(What to do)
Without including any pictures, copy each entry below exactly.

(Extracted material)

<<<<

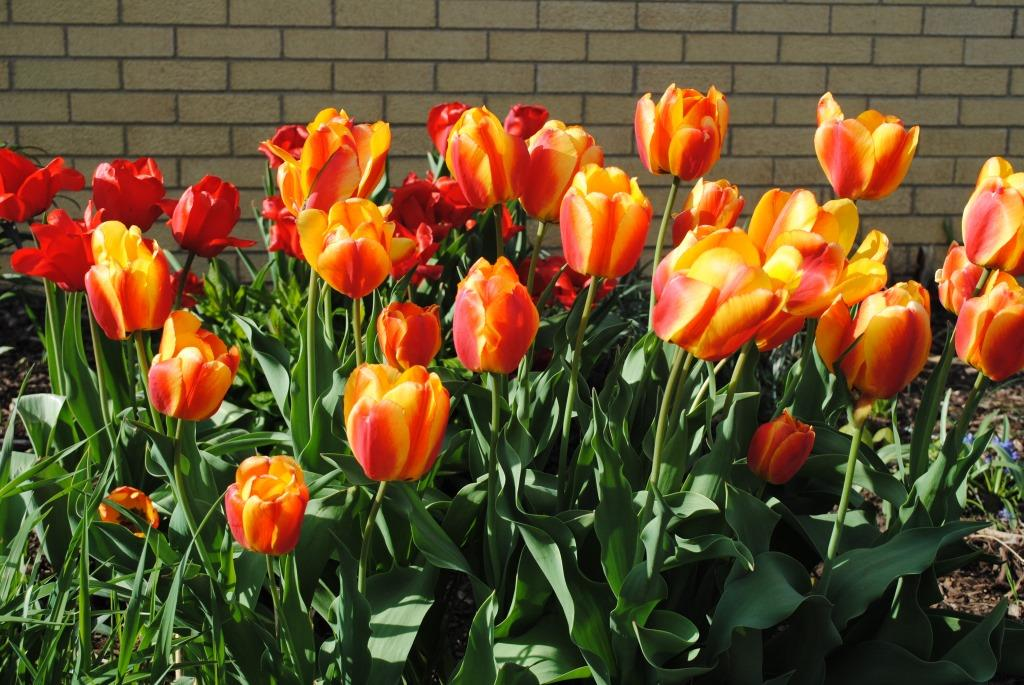 Esther's tulips 2 sm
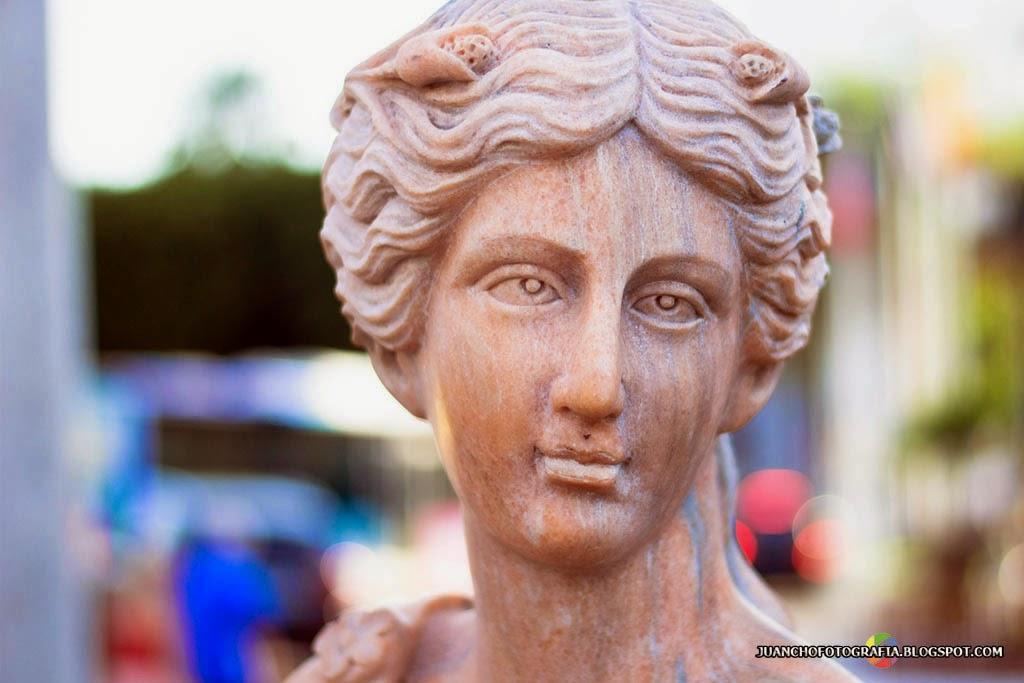 Escultura - Cabeza de Frente
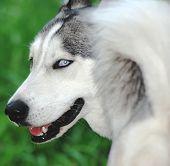 Siberian Husky Portrait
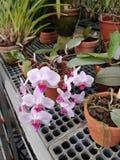 Botanical garden. royalty free stock photo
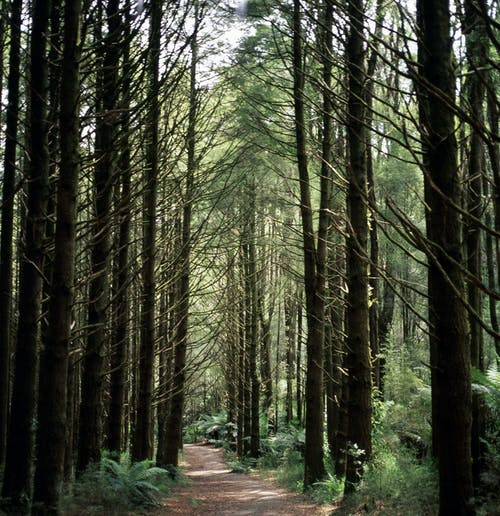 Unpaved Pathway Between Trees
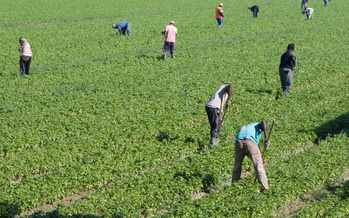 A new report looking at federal investigations of wage and hourly standards on U.S. farms shows most cases result in violations. It says the pace of investigations is slowing, potentially leaving more migrant workers vulnerable. (Adobe Stock)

>>>>

(Solution to the problem)
 Esther's tulips 2 sm
 Escultura - Cabeza de Frente
 Siberian Husky Portrait
 Botanical garden. royalty free stock photo
 Unpaved Pathway Between Trees
 A new report looking at federal investigations of wage and hourly standards on U.S. farms shows most cases result in violations. It says the pace of investigations is slowing, potentially leaving more migrant workers vulnerable. (Adobe Stock)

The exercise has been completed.